== Consigne ==
Reportez dans un tableau Markdown, avec les colonnes « Numéro » pour le numéro de rang et « Ligne » pour le texte, les lignes de la partie qui s'ouvre sur la ligne contenant « Approximately how far » et se ferme sur celle contenant « 29893 millimetres », ces deux lignes comprises. Omettez les lignes vides.

===== Données présentées =====

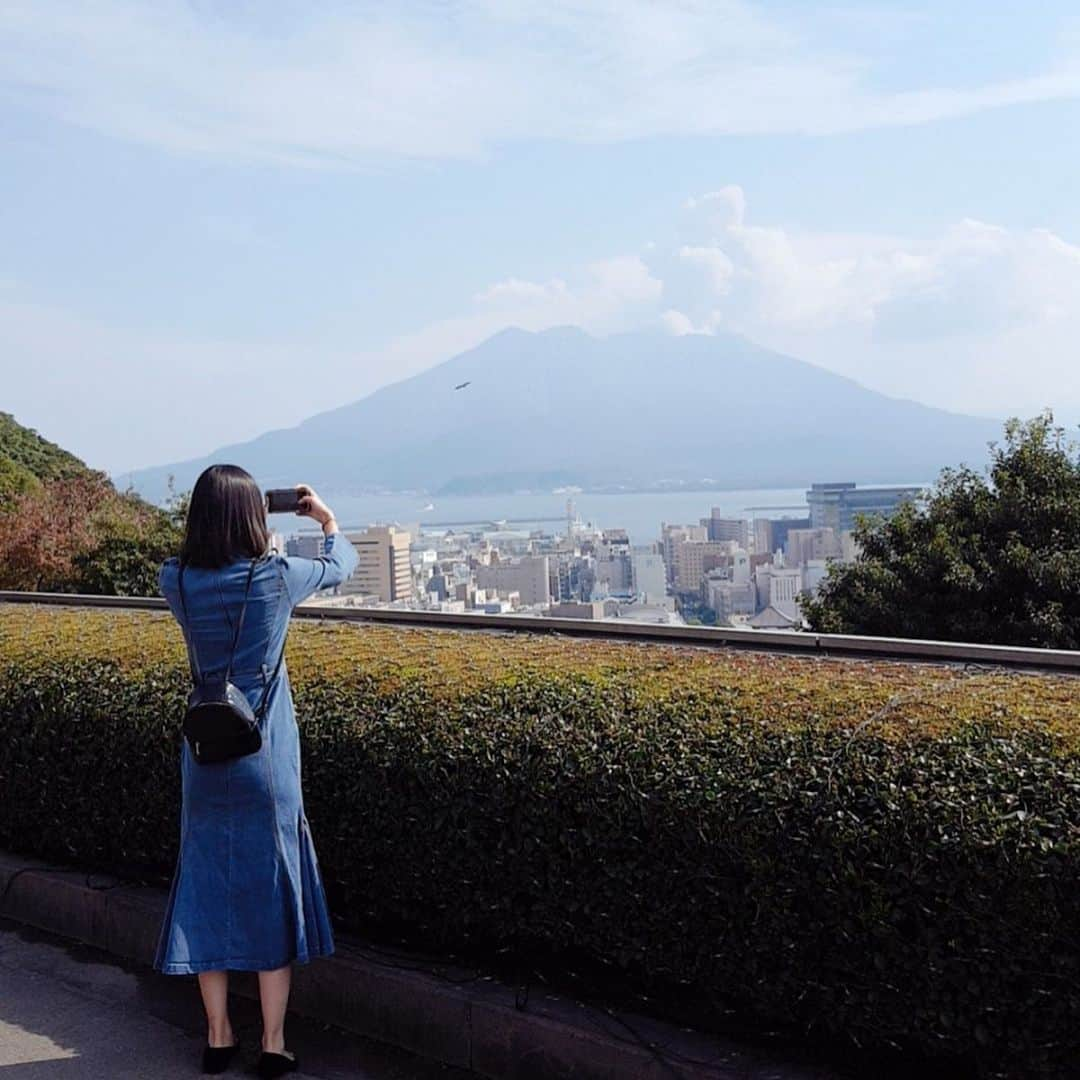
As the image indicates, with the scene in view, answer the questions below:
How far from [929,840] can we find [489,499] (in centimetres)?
4979

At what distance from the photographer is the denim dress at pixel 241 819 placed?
3.83 m

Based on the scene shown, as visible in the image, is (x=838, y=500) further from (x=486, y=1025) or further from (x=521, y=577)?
(x=486, y=1025)

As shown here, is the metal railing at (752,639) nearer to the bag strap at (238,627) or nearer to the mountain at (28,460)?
the bag strap at (238,627)

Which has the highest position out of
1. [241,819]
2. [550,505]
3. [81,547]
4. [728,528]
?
[550,505]

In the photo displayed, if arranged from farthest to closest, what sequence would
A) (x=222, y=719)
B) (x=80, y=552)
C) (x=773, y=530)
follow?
(x=773, y=530), (x=80, y=552), (x=222, y=719)

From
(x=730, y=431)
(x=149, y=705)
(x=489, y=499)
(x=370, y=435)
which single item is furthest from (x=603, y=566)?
(x=370, y=435)

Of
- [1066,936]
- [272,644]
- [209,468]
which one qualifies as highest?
[209,468]

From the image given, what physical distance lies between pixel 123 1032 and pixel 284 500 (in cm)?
192

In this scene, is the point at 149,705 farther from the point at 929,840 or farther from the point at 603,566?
the point at 603,566

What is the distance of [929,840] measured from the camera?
3.12 meters

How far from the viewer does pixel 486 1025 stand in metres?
3.89

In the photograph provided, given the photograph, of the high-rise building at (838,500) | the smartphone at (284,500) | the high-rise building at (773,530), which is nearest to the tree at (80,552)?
the high-rise building at (838,500)

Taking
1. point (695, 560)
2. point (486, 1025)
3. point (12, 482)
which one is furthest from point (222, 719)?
point (12, 482)

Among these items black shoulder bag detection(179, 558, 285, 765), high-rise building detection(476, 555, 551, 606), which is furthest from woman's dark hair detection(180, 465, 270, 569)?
high-rise building detection(476, 555, 551, 606)
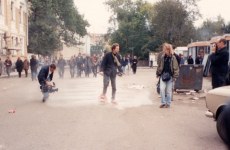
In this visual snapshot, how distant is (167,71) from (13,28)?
34282 millimetres

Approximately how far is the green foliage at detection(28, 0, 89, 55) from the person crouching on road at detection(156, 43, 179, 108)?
128 feet

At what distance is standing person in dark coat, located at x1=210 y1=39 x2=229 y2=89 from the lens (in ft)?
32.1

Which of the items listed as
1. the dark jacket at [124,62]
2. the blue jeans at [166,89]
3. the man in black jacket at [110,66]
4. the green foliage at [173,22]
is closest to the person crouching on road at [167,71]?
the blue jeans at [166,89]

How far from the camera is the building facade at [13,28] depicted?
1492 inches

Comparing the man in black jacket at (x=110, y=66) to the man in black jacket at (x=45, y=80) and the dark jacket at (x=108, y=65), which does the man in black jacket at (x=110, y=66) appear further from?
the man in black jacket at (x=45, y=80)

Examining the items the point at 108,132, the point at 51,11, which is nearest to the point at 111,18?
the point at 51,11

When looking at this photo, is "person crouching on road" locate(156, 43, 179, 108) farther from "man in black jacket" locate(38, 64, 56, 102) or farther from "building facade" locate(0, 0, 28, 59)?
"building facade" locate(0, 0, 28, 59)

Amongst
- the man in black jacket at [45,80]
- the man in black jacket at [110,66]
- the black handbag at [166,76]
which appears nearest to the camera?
the black handbag at [166,76]

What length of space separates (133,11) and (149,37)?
7233 millimetres

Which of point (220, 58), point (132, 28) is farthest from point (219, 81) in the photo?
point (132, 28)

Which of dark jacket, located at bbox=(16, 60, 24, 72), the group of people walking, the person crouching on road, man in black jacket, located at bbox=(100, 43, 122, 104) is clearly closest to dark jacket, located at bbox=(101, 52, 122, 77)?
man in black jacket, located at bbox=(100, 43, 122, 104)

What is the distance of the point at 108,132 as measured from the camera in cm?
702

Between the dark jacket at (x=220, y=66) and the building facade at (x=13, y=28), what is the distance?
29893 millimetres

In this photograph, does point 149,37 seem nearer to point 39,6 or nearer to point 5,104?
point 39,6
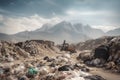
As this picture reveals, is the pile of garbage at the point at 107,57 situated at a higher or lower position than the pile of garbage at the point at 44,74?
higher

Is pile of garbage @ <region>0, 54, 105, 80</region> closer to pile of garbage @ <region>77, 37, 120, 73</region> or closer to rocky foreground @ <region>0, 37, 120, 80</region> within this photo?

=====

== Corrigé ==
| Numéro | Ligne |
|---|---|
| 1 | Approximately how far is the green foliage at detection(28, 0, 89, 55) from the person crouching on road at detection(156, 43, 179, 108)? |
| 2 | 128 feet |
| 3 | At what distance is standing person in dark coat, located at x1=210 y1=39 x2=229 y2=89 from the lens (in ft)? |
| 4 | 32.1 |
| 5 | Which of the items listed as |
| 6 | 1. the dark jacket at [124,62] |
| 7 | 2. the blue jeans at [166,89] |
| 8 | 3. the man in black jacket at [110,66] |
| 9 | 4. the green foliage at [173,22] |
| 10 | is closest to the person crouching on road at [167,71]? |
| 11 | the blue jeans at [166,89] |
| 12 | How far from the camera is the building facade at [13,28] depicted? |
| 13 | 1492 inches |
| 14 | Comparing the man in black jacket at (x=110, y=66) to the man in black jacket at (x=45, y=80) and the dark jacket at (x=108, y=65), which does the man in black jacket at (x=110, y=66) appear further from? |
| 15 | the man in black jacket at (x=45, y=80) |
| 16 | Examining the items the point at 108,132, the point at 51,11, which is nearest to the point at 111,18? |
| 17 | the point at 51,11 |
| 18 | When looking at this photo, is "person crouching on road" locate(156, 43, 179, 108) farther from "man in black jacket" locate(38, 64, 56, 102) or farther from "building facade" locate(0, 0, 28, 59)? |
| 19 | "building facade" locate(0, 0, 28, 59) |
| 20 | Amongst |
| 21 | - the man in black jacket at [45,80] |
| 22 | - the man in black jacket at [110,66] |
| 23 | - the black handbag at [166,76] |
| 24 | which appears nearest to the camera? |
| 25 | the black handbag at [166,76] |
| 26 | What length of space separates (133,11) and (149,37)? |
| 27 | 7233 millimetres |
| 28 | Which of point (220, 58), point (132, 28) is farthest from point (219, 81) in the photo? |
| 29 | point (132, 28) |
| 30 | Which of dark jacket, located at bbox=(16, 60, 24, 72), the group of people walking, the person crouching on road, man in black jacket, located at bbox=(100, 43, 122, 104) is clearly closest to dark jacket, located at bbox=(101, 52, 122, 77)? |
| 31 | man in black jacket, located at bbox=(100, 43, 122, 104) |
| 32 | What is the distance of the point at 108,132 as measured from the camera in cm? |
| 33 | 702 |
| 34 | Between the dark jacket at (x=220, y=66) and the building facade at (x=13, y=28), what is the distance? |
| 35 | 29893 millimetres |